→ **LIST OF TASKS**
**A.** Rewrite the part of the City Chic article that opens with the words containing "ASX share City" and closes with "ASOS and Zalando.", putting "multichannel" in place of "omni-channel".
**B.** Answer these questions from the City Chic article:
(i) How many stores does City Chic have across Australia and New Zealand?
(ii) From which group is City Chic acquiring Evans?
(iii) For how many years has Evans operated as a high street retailer?

→ **PAGE EXCERPT**
============================================================
ASX share City Chic Collective Ltd (ASX: CCX) is an attractive business according to one particular fund manager.
What does City Chic do?
City Chic describes itself as a global omni-channel retailer that specialises in plus-size women's apparel, footwear and accessories. It has a number of brands including City Chic, Avenue, CCX, Hips & Curves and Fox & Royal. It has a network of 96 stores across Australia and New Zealand, websites operating in Australia, New Zealand and the US, marketplace and wholesale partnerships with major US retailers such as Macys and Nordstrom, and a wholesale business with European and UK partners such as ASOS and Zalando.
Avenue targets value-conscious women with a long history and significant online customer following in the US. Hips & Curves and Fox & Royal are online intimates brands in the US and ANZ respectively.
A recent acquisition
Before I get to the fund manager's views, City Chic announced an acquisition today.
City Chic is going to acquire UK plus-size brand Evans from the Arcadia group. Evans has a long history, having operated for 90 years as a high street retailer.
============================================================
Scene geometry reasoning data
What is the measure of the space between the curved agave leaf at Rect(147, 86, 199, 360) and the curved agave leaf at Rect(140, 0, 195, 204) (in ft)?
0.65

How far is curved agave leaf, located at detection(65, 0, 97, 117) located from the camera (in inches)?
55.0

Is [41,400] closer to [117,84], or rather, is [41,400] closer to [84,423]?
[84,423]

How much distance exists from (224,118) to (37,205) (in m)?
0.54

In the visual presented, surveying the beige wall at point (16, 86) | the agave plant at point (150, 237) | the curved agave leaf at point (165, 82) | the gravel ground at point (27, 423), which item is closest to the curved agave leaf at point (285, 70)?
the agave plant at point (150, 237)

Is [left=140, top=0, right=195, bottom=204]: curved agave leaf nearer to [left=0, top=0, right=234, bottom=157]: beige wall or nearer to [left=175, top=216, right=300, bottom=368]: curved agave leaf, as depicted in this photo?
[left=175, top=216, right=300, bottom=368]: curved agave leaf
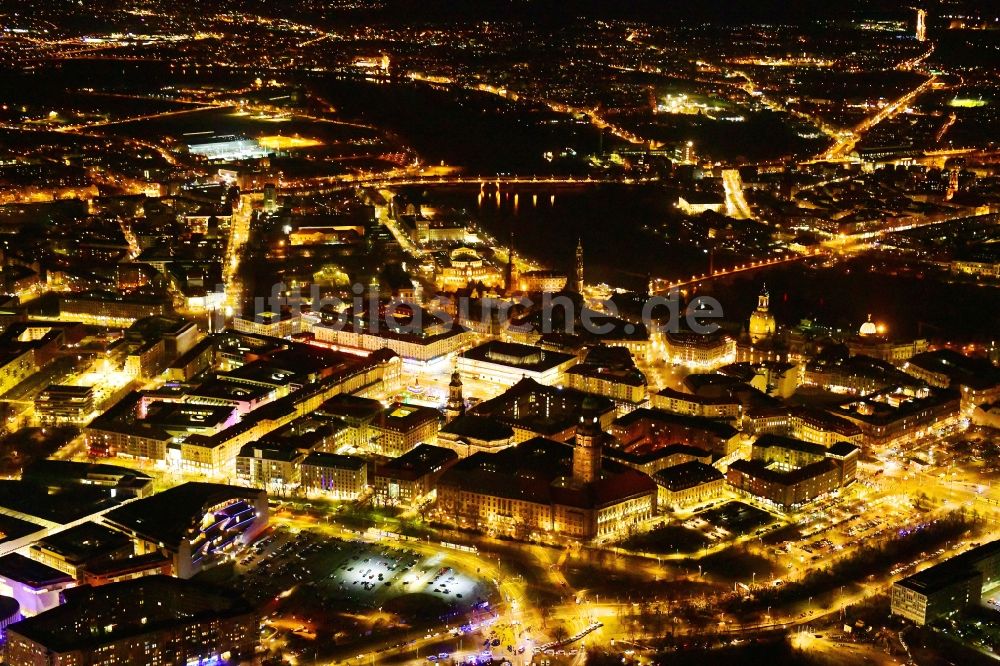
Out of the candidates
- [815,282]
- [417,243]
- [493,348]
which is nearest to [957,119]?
[815,282]

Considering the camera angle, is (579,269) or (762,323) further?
(579,269)

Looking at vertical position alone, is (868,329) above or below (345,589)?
above

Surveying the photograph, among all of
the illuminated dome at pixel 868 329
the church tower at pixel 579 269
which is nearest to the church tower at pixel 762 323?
the illuminated dome at pixel 868 329

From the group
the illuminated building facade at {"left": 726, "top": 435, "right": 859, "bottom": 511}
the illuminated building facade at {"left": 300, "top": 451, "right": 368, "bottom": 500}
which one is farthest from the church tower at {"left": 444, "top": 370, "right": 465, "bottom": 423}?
the illuminated building facade at {"left": 726, "top": 435, "right": 859, "bottom": 511}

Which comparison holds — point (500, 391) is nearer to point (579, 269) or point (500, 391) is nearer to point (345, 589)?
point (579, 269)

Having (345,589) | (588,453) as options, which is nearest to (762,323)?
(588,453)

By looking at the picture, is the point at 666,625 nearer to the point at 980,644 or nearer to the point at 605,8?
the point at 980,644

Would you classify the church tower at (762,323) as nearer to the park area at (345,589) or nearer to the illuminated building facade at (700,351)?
the illuminated building facade at (700,351)

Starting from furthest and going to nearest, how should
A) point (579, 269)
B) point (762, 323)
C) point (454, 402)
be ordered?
Answer: point (579, 269) < point (762, 323) < point (454, 402)
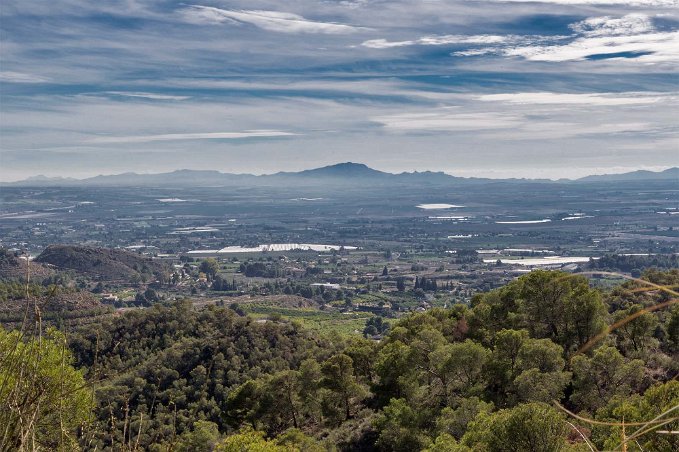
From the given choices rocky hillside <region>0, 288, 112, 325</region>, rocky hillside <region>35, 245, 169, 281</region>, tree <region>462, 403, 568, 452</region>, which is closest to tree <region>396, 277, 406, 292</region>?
rocky hillside <region>35, 245, 169, 281</region>

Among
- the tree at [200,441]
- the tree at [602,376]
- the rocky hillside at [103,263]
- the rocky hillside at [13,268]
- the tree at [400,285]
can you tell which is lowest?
the tree at [400,285]

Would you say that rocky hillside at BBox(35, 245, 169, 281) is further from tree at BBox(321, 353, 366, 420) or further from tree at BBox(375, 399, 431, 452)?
tree at BBox(375, 399, 431, 452)

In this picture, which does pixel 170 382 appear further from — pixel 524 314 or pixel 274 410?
pixel 524 314

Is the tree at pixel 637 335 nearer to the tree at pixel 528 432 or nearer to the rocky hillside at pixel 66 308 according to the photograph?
the tree at pixel 528 432

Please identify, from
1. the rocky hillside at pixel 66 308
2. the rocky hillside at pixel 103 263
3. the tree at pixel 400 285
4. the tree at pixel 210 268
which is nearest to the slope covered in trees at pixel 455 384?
the rocky hillside at pixel 66 308

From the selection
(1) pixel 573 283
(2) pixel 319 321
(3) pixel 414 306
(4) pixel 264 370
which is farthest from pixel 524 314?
(3) pixel 414 306

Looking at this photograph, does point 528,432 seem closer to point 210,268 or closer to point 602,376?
point 602,376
============================================================
→ **RESPONSES BY TASK**
**A.**
ASX share City Chic Collective Ltd (ASX: CCX) is an attractive business according to one particular fund manager.
What does City Chic do?
City Chic describes itself as a global multichannel retailer that specialises in plus-size women's apparel, footwear and accessories. It has a number of brands including City Chic, Avenue, CCX, Hips & Curves and Fox & Royal. It has a network of 96 stores across Australia and New Zealand, websites operating in Australia, New Zealand and the US, marketplace and wholesale partnerships with major US retailers such as Macys and Nordstrom, and a wholesale business with European and UK partners such as ASOS and Zalando.

**B.**
(i) 96
(ii) The Arcadia group
(iii) 90 years